### Dataset content
____________

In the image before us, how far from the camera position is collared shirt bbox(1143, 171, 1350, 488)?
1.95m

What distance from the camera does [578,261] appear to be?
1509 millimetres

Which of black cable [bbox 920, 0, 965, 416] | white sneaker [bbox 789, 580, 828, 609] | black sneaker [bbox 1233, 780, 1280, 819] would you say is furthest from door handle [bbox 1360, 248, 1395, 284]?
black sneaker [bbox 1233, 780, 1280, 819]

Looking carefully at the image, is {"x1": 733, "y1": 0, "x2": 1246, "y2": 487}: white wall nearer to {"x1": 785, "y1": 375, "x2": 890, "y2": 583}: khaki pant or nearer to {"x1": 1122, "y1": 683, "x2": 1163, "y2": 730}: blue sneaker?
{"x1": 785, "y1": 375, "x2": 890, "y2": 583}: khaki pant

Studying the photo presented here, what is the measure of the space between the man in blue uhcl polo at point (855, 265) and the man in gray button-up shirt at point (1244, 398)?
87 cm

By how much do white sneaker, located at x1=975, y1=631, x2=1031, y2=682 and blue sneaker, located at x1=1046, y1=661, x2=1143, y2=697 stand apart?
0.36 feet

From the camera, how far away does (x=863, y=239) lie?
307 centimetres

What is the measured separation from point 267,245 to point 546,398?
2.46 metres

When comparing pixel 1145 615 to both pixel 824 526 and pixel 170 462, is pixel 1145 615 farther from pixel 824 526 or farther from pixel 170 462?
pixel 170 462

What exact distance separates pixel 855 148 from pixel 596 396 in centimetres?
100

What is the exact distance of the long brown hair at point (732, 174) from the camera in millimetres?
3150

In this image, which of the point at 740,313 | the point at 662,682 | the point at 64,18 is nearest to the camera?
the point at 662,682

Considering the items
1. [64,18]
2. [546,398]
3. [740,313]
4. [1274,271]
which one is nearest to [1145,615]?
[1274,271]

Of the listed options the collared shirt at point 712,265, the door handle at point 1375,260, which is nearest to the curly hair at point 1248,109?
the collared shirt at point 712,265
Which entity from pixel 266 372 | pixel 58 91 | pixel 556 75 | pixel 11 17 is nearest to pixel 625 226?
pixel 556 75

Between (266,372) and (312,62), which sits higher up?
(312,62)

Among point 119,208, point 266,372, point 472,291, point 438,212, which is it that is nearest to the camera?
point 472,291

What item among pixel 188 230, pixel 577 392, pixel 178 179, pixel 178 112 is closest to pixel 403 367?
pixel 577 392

____________

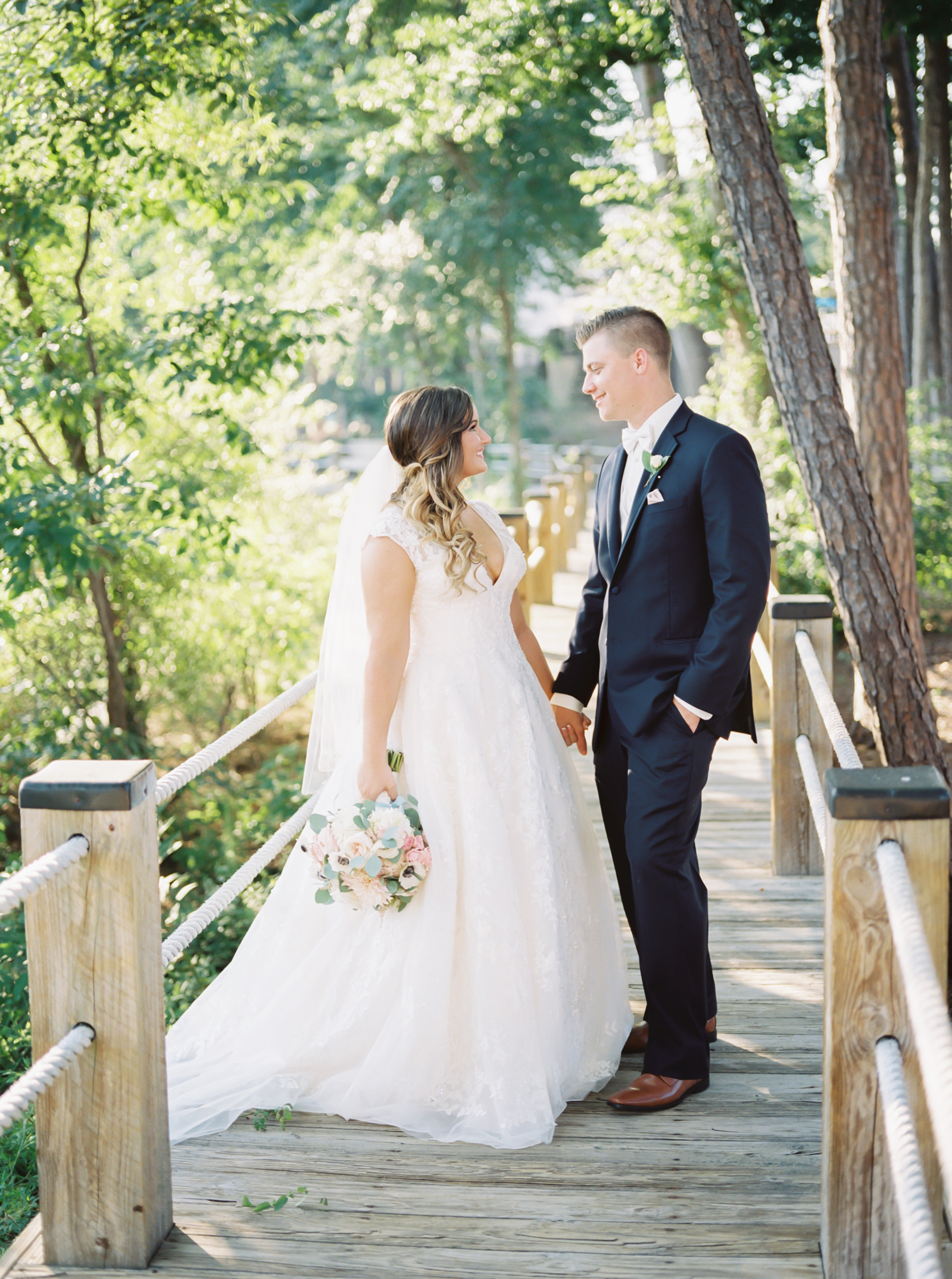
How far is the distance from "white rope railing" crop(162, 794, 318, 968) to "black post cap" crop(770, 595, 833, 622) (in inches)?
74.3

____________

### Problem details
Retype the stretch of entries from the line containing "What distance from" through the line containing "2.46 metres", both lines included.

### Reply to the exercise
What distance from the camera does [578,261] appear to be?
1509 millimetres

Which of black cable [bbox 920, 0, 965, 416] | white sneaker [bbox 789, 580, 828, 609] | black sneaker [bbox 1233, 780, 1280, 819] would you say is furthest from door handle [bbox 1360, 248, 1395, 284]?
black sneaker [bbox 1233, 780, 1280, 819]

Looking carefully at the image, is {"x1": 733, "y1": 0, "x2": 1246, "y2": 487}: white wall nearer to {"x1": 785, "y1": 375, "x2": 890, "y2": 583}: khaki pant or nearer to {"x1": 1122, "y1": 683, "x2": 1163, "y2": 730}: blue sneaker?
{"x1": 785, "y1": 375, "x2": 890, "y2": 583}: khaki pant

Studying the photo presented here, what is the measure of the space between the man in blue uhcl polo at point (855, 265) and the man in gray button-up shirt at point (1244, 398)?
87 cm

By how much do white sneaker, located at x1=975, y1=631, x2=1031, y2=682 and blue sneaker, located at x1=1046, y1=661, x2=1143, y2=697 stand apart?
0.36 feet

From the camera, how far away does (x=863, y=239) lie?
307 centimetres

What is the measured separation from point 267,245 to point 546,398?
2.46 metres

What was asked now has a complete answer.